Viewing Pornography At Work
Conducting personal business in the boss’s time would be as old as paid work itself. Pasty white-collar workers hide novels amongst the clutter of their desk papers; swarthy riggers study race books on the scaffold; roadmen lean on shovels and pressured working mums in open plan office organise childcare out of the team leader’s earshot. Roger Hall captured this memorably in “Gliding on” when a public servant goes ape at his mum for ringing him during a tea break instead of in work time. In an Employment Court case involving engineers at Air New Zealand it was found over a 16 week period some workers spent over 60 hours using the work computer for personal browsing.
Computer work stations now dangle addictive temptations for new ways to “skive off” in the boss’s time. Trademe transactions, email jokes, playing the stock market, and looking at pornography come to mind.
It’s the latter I will discuss, as viewing objectionable material now regularly features in employment dismissal cases. It has moved on from Playboy pinups in the mechanics bay at the local garage. Unlike other “skiving off” diversions pornography has a moral repugnancy element about it. Guess that’s why the media made a whooping fuss over Judge Fisher who visited sex sites on his High Court computer. The upset Helen Clark quipped when hearing of this “there are always computer games if you are waiting for a jury verdict!” What, Prime Ministerial blessing for “skiving off” playing computer games whilst on the public payroll – I rather think not!
A senior doctor was fired for taking pictures of his “old fella”, on the hospital phone and emailing them to a female colleague on the clinics computer. He won interim reinstatement then finally kept his job whilst the legal process moved at a snails pace. Thankfully, he did not get a brass razoo of the $60,000 he bumptiously sort in damages from the pubic purse over being fired for such behaviour. Google reckons New Zealanders are runners up to South Africans in searching for porn – an unsettling statistic about the darker side of Kiwiana.
Defining pornography is tricky. There are cases, like at IHUG for instance, where grossly obscene e-mails explicitly told the boss were he could put his job. The staff that did this got away with it. Why? Obscenities were commonplace in the workplace and IHUG had no clear cut e-mail policy.
As a rule of thumb, the statutory definition from the Act which the film censor operates under is used. A publication is objectionable if it “deals with sex, horror, crime, cruelty or violence” so to be “dangerous to the public good”. The definition includes exploiting children for sexual purposes, sex with a dead person, bestiality and a litany of life’s unspeakable depravities.
Like theatres showing R18 movies, a boss that does not stop objectionable material getting into the hands of youth workers may be criminally liable, or else up for failing to provide a safe workplace. Mr O’Brien complained to the boss about the gay and bisexual pornography which could be easily viewed at his workplace – Renton Chainsaws & Mowers Ltd. He resigned as his boss did nothing to stop it and was successful in getting compensation for having no other option but to resign.
Concerned bosses should have clear internet use policies, and make them widely known. Just hiding them in the house rules has been found to be insufficient. Also, the sudden clamping down on pornography, after having previously been lax about it, requires careful handling to avoid the risk of personal grievances.
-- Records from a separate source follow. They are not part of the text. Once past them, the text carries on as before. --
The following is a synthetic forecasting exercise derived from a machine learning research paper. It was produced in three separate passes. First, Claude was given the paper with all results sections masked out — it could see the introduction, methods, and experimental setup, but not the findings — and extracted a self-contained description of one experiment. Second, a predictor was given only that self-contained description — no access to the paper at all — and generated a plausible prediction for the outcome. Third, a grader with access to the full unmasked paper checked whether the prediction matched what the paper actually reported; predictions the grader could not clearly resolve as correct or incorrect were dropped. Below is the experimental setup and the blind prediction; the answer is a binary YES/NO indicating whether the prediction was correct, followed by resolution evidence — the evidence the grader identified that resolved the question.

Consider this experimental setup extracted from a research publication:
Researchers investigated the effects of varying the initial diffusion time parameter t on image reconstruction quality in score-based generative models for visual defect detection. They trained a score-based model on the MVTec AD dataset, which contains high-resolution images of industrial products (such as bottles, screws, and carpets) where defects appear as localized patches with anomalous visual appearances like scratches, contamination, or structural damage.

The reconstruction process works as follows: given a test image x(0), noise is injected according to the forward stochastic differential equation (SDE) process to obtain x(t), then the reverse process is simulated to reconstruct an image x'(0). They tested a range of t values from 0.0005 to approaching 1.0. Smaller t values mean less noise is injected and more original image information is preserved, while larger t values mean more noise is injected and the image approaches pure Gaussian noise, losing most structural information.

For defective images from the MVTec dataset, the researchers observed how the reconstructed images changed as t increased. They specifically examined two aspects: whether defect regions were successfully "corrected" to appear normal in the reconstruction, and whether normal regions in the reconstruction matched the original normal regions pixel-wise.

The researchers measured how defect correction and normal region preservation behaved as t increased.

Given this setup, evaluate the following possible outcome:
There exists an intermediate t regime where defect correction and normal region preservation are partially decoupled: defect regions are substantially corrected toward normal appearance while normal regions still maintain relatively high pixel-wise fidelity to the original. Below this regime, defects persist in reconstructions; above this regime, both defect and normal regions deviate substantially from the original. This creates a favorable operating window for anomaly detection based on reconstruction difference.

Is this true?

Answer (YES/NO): NO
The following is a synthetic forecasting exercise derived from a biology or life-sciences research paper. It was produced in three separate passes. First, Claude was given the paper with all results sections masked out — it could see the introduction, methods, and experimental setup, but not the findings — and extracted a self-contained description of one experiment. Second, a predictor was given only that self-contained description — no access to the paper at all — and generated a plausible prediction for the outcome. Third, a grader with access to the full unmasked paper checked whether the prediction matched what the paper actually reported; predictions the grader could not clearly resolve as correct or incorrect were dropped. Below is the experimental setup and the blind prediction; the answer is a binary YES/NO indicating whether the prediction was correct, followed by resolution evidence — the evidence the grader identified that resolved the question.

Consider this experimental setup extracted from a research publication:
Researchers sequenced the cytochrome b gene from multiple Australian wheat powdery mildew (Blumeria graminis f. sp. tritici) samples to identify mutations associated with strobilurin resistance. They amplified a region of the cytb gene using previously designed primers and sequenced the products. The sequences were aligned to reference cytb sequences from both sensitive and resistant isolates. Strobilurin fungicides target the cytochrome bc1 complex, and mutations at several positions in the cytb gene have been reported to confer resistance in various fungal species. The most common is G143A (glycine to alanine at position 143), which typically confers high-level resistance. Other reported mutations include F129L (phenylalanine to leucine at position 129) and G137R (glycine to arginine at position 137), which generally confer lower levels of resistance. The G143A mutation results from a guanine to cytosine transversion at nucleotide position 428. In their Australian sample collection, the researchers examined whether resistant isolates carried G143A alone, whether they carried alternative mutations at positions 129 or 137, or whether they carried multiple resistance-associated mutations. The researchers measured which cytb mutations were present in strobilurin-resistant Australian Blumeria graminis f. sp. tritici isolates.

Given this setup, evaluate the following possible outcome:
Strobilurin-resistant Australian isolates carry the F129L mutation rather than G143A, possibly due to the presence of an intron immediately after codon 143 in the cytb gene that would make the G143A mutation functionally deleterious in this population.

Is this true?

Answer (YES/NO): NO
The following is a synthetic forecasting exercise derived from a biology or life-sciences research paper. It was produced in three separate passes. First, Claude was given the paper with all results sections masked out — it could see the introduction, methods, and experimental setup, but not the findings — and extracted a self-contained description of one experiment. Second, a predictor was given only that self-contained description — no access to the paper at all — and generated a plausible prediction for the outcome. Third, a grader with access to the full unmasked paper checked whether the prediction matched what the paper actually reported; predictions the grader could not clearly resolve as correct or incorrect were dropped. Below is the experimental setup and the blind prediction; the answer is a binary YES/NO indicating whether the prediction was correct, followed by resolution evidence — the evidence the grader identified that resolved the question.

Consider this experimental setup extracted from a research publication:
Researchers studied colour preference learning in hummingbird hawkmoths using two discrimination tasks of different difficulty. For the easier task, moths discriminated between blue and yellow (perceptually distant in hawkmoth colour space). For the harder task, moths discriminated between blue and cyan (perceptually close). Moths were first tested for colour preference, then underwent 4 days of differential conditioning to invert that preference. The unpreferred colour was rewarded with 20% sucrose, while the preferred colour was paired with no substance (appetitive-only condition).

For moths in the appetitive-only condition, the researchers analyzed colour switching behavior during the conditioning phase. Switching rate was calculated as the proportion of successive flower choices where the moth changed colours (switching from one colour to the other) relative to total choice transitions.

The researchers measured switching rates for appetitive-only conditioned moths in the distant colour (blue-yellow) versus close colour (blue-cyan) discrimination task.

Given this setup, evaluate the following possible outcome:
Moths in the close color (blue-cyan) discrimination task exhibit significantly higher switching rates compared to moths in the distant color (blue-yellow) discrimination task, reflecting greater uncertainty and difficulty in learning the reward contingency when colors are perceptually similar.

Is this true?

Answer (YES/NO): YES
Case law shows if pornography is found on a work computer its wise to engage a reputable IT forensic expert to establish actually what was seen. This can be costly, around $1000 for a full report. The allegation and slur on a workers character for accessing pornography is no light matter. The fact a workers computer log may indicate visits to a dodgy web site is in no way clear evidence a worker intentionally or actually viewed the objectionable stuff.
In the Air New Zealand case referred to earlier the Employment Court painstaking went through the technical evidence. It found that hits on a pornographic site, whilst been recorded as three minutes in the log, could translate to less than a seconds access. In addition, other workers had access to the passwords of the accused engineers. Surprisingly, notwithstanding the lengthy amount of time the engineers spent on personal computer use, there had been no complaints about their productivity. Air New Zealand’s computer policy allowed personal computer use provided it did not interfere with work.
Workers prosecuted for having illegal pornographic material on their home computers can lose their jobs because of the damning publicity that can surround such convictions. This is what happened to Mr Hodgson an exemplary manager at the Warehouse. He lost his unfair dismissal case because it could bring the place “Where everyone gets a bargain” into disrepute.
The porno viewing Judge – whose actions were not illegal – has since retired but does inquiries, and the genital photographing doctor got his job back permanently – but may yet face the likely ignominy of his name being published.
This emerging area of employment law all goes to show that pervy and errant behaviour in workplaces knows no occupational bounds. Take care; the Employment Court normally frowns on “pedantic scrutiny” but not in this area. Reputations can be so easily be destroyed, and first impressions misleading, about computer use and viewing objectionable stuff at work.